ERIC: Well I think the idea is that people on the internet are from all different parts of the world, so using normal time with people way far away from you gets really annoying. So it seems like it could be useful.
Before we get into that though, let’s take a moment to remember what 1998 on the internet meant. In 98, Google’s half a year from being incorporated. Starcraft is a new game. Someone is writing a letter to the New York Times asking why their 56k modem only connects at 53k. The internet is teetering between being a toy for nerds and a pervasive part of everyone’s life. Nicholas Negroponte, head of MIT’s Media Lab, goes on CNN and says that Swatch Internet time is the future.
"This is just the beginning, the beginning of understanding that cyberspace has no limits, no boundaries, no geography, no distance. We’re just at the beginning of understanding what that means.”
PJ: Hi, Carlo, can you hear me?
CARLO: Yes yes.
This is Carlo Giordanetti, Swatch’s Creative Director.
PJ: Do you remember clearly how the idea came up?
Carlo: Absolutely. It was a pretty big deal at the time. We had a dream that you would be chatting with your friends around the world at the same time, and the idea to kill the obstacle of time was basically what was put on the table. So you know you’re in Shanghai, you’re in Marrakesh, New York, Milan, and you have only one way to look at time and not four different ones.
PJ: This was an immensely ambitious plan. If it worked, it would mean that a company previously famous for popularizing the plastic watch would now be known as the company that popularized time’s version of Esperanto. If this sounds crazy to you - if you don’t think a private company could just unilaterally change our conception of time and eliminate time zones, then you’re forgetting where we got time zones. When time zones were introduced, they were called railroad time. Because the railroads invented them. Because the tiny adjustments train conductors had to make while moving from city to city had become cumbersome in the face of a new technology that made the world smaller. Anyway. Swatch painted a big red line on their headquarters -- the meridian of internet time.
PJ: Did you get used to thinking in beat time? noon no 600 beats
CARLO: I tried, but i was already too old for that,Meetings were called at beat time. Or whatever the beginning of conference calls, we sent the information around like meeting is at 255. It was fun because people had to really go figure it out to be on time.

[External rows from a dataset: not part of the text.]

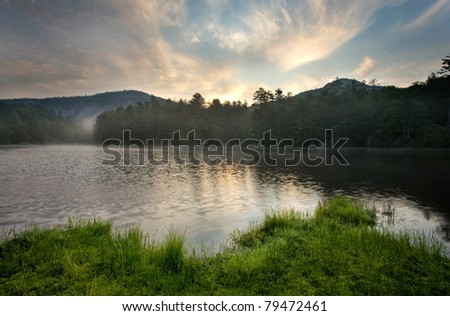 Sunrise over Mountain Lake, near Cashiers North Carolina - stock photo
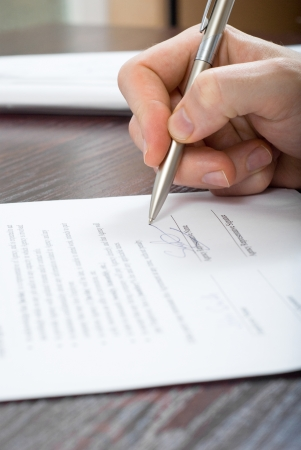 Close up shoot of signing contract by a business person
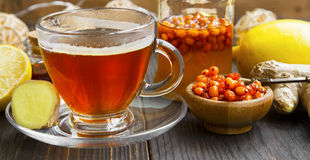 Cup of tea with ginger, honey,seabuckthorn and lemon .Winter col Royalty Free Stock Photos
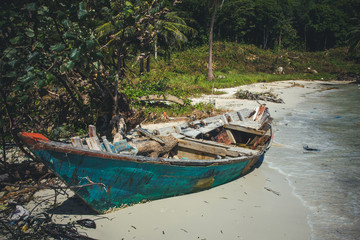Abandoned wooden boat on the sea shore.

PJ: Do you know who was using it in the beginning?
Carlo: CNN used it on the news. They had it on for a 24 basis as a way to show time.
PJ: Not just CNN. Ericcson built new phones that displayed internet time. ICQ - ICQ! - added internet time to its messenger client. Swatch toured the world explaining their plan. Carlo says the best reception they got was in Japan. Japanese people just got it, and they loved the actual internet time watches, which Carlo says looked like thin aluminum spaceships turned on their sides.

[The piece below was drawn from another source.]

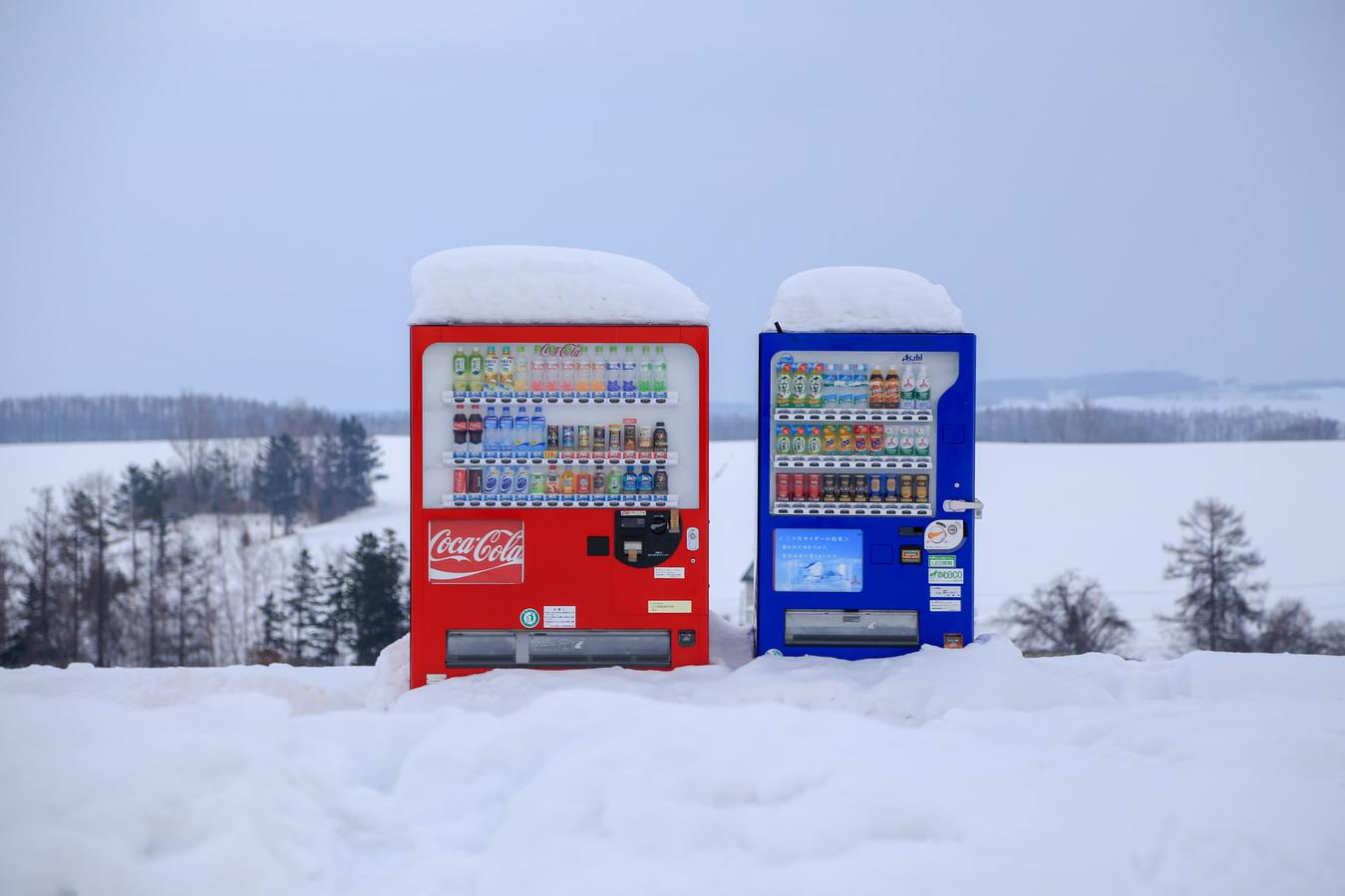 Vending machines with Drinks in Field with Snow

CARLO: There’s a Japanese word - kawai - which means everything cute and fun, something that speaks to you like an unexpected personality. Beat time was kawaii. There was a small animation on the watch, a character on the watch, with his dog, that peed at certain time. That resonated with them.
So why aren’t we all living in a world where time is measured in beats and adorable peeing dogs? Eric Limer says part of the problem is that while beat time promises to free us from all of our time’s annoying adjustments it’s -- as you’ve probably already figured out -- very hard to use.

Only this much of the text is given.